The problem is that this changes the order of the blend operations. What was:

result = blend(blend(blend(a, b), c), d)

becomes:

result = blend(blend(a, blend(b, c)), d)

Because conventional alpha blending is not associative, changing the order of evaluation changes the result.

 

The Solution

Premultiplied alpha blending is associative, so any number of blending operations can be grouped and reordered without affecting the final result.

To use premultiplied alpha, we make two changes:

  • Convert our source colors into premultiplied format, so translucent grey becomes (64, 64, 64, 128) rather than (128, 128, 128, 128)

  • Change RenderState.SourceBlend from Blend.SourceAlpha to Blend.One

Working through the same example as before:

Clear rendertarget to (0, 0, 0, 0)

Blend 50% grey into the rendertarget:

      (64, 64, 64, 128) +  ((0, 0, 0, 0) * (1 - 0.5))  =  (64, 64, 64, 128)

Clear backbuffer to CornflowerBlue (100, 149, 237)

Blend rendertarget over the backbuffer:

      (64, 64, 64) +  ((100, 149, 237) * (1 - 0.5))  =  (114, 138, 182)

Tada! That's the same result as when we were drawing everything directly to the backbuffer.

Premultiplied alpha r0x0rz.

 

Historical Aside

Alvy Ray Smith writes about the invention of the alpha channel and image composition. I find it interesting that this was invented in the 1970s, and fully grokked as of the classic Porter-Duff paper in 1984, yet here we are a quarter of a century later, still having a hard time making composition work right because for some reason premultiplied alpha never became as widely understood as it deserves to be.

  • But what will happen if at some step clamping will occur?

  • > But what will happen if at some step clamping will occur?

    I'm not sure what you mean?

    With any rendering operation, you need to make sure you use formats that have enough range to represent the data you are dealing with.

    Rendertarget composition or using premultiplied alpha does not change anything in this regard compared to if you were rendering directly to the backbuffer.

  • So we should make a texture importer/processor or something like that in the XNA content pipeline?

    I'm really interested in this stuff, these last two posts were really nice.

  • I have come up with a rather interesting way to do alpha blending. I have a 2D deformable landscape which is altered using 'brushes'. There is one image with the format 32bpp ARGB.

    I use the content pipeline to turn it into the following format: 32bpp premultiplied A8R8G8B8 + iA8 (that confuses even me).

    So the RGB component is premultiplied. The iA is inverted alpha which is ((1 << 7) * (1 - alpha / 255f)). In other words, it's a Q7 float stored in a byte. A is just stored as-is.

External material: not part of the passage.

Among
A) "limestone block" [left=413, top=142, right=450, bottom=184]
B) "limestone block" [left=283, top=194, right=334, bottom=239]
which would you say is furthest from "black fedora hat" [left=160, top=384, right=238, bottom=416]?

    At runtime I basically for each pixel:

    pixel.RGB = brush.RGB + ((pixel.RGB * a) >> 7));

    pixel.A = (byte)(Math.Min(255, brush.A + pixel.A));

    With all these optimizations in place I am getting about 12.3 megapixels per second (I also have a subtraction brush which is adding a few cycles for each pixel) on a Core 2 Duo Extreme 3GHz 64bit OS. Obviously some cycles are going toward the texture chunking (how I wish drawing 2048x2048 textures was a compatible reality).

    Because I am using Q-number arithmetic the alpha isn't 100% precise, but definitely nothing perceptible.

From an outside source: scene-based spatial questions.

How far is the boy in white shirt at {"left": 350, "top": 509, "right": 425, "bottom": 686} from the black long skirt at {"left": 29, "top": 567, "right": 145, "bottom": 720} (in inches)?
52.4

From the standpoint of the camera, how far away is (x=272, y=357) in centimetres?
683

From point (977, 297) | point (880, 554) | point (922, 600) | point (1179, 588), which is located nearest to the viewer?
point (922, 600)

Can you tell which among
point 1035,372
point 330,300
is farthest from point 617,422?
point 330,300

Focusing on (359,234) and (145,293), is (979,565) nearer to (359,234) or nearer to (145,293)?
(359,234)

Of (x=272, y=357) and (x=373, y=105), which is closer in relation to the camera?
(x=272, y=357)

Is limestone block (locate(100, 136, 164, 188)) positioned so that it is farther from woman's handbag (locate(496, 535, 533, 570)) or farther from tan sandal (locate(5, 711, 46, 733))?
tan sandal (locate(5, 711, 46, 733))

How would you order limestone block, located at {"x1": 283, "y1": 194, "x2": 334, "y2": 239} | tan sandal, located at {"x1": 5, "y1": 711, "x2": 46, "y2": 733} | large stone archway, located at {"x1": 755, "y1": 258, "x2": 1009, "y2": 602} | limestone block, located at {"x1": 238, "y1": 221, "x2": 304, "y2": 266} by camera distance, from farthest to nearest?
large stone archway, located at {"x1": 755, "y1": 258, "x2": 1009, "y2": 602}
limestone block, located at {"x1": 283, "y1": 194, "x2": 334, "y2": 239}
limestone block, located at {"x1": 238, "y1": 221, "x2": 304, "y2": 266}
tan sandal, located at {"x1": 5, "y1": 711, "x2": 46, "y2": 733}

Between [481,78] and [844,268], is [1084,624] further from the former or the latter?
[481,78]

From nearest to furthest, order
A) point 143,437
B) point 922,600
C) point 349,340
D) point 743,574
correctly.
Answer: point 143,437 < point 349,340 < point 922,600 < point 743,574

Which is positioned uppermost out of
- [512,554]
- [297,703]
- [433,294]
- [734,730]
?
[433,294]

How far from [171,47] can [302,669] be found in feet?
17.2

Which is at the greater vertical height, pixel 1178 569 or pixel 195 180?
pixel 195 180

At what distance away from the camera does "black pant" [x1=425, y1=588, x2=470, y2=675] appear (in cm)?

    Premultiplied alpha r0x0rz.

  • I would make one correction:

    "Premultiplied alpha blending is associative, so any number of blending operations can be grouped and reordered without affecting the final result."

    The term "reordered" is deceiving, because blending is still not commutative.

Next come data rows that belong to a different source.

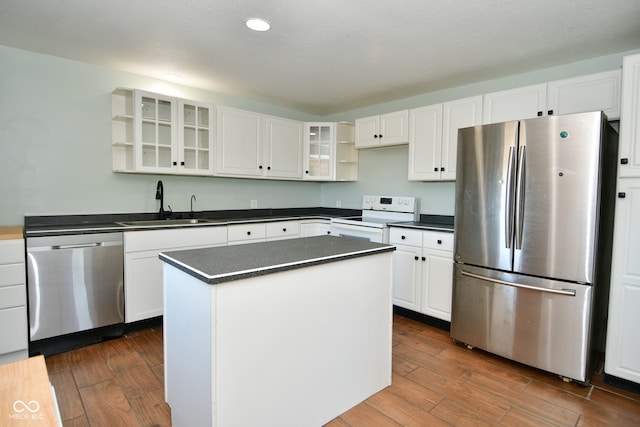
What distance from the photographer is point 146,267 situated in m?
2.97

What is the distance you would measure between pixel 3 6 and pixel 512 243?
12.1 feet

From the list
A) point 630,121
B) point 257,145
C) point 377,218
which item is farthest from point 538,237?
point 257,145

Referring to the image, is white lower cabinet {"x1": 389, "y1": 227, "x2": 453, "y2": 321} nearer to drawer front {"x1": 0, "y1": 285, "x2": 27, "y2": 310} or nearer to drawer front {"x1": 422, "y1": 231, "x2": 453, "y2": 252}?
drawer front {"x1": 422, "y1": 231, "x2": 453, "y2": 252}

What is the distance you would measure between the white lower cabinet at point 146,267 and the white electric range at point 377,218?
64.5 inches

    Here are some thoughts I collected on premultiplied alpha (some plagiarized from here), because after using it for two years, I'm on the fence about how much I really need it. I've run into a few drawbacks recently, such as sRGB issues, which I thought I'd share with your readers.

    PROS:

    -----

       * You can combine blending and additive in one draw call.

       * Reflections on top of translucent surfaces, like water, glass etc. can be done in a single pass (glass can't be done in a single pass with traditional blending because the low alpha kills the reflections as well).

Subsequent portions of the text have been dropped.